TRECHO DA PÁGINA:
╭──

Baerbock propõe gastar 50 bilhões de euros, cerca de R$ 300 bilhões, em investimentos verdes a cada ano, durante uma década, para financiar a transformação da Alemanha numa economia neutra em carbono – e pagar a conta eliminando a estrita regra de equilíbrio orçamentário do país.

Um pôster de campanha de Annalena Baerbock em Berlim Foto: John MacDougall/AFP

Ela diz que irá aumentar os impostos sobre os que ganham mais e impor tarifas sobre as importações que não sejam neutras em carbono. Ela imagina painéis solares em todos os telhados, uma indústria de carros elétricos de primeira linha, um salário mínimo mais alto e subsídios climáticos para quem tem baixa renda. E quer se juntar aos Estados Unidos para ser dura com a China e a Rússia.

Ela também está comprometida com a crescente diversidade da Alemanha – foi a única candidata que falou da responsabilidade moral do país em receber alguns refugiados afegãos, além daqueles que ajudaram as tropas ocidentais.

╰──

DADOS DISPONÍVEIS:
╭──

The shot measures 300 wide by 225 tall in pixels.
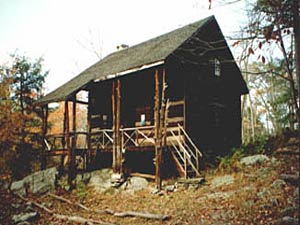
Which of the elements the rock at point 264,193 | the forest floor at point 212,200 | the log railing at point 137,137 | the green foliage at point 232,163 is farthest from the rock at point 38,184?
the rock at point 264,193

╰──

INSTRUÇÕES E REQUISITOS:
Responda, com base no trecho sobre as propostas de Baerbock:
1. Quanto ela propõe gastar por ano em investimentos verdes, e durante quanto tempo?
2. Sobre quais importações ela pretende impor tarifas?
3. De que nacionalidade são os refugiados que a Alemanha, segundo ela, tem responsabilidade moral de receber?
A listagem provém de uma fonte distinta da do trecho.

RESULTADO DA TAREFA:
1. 50 bilhões de euros (cerca de R$ 300 bilhões) por ano, durante uma década.
2. Sobre as importações que não sejam neutras em carbono.
3. Afegãos.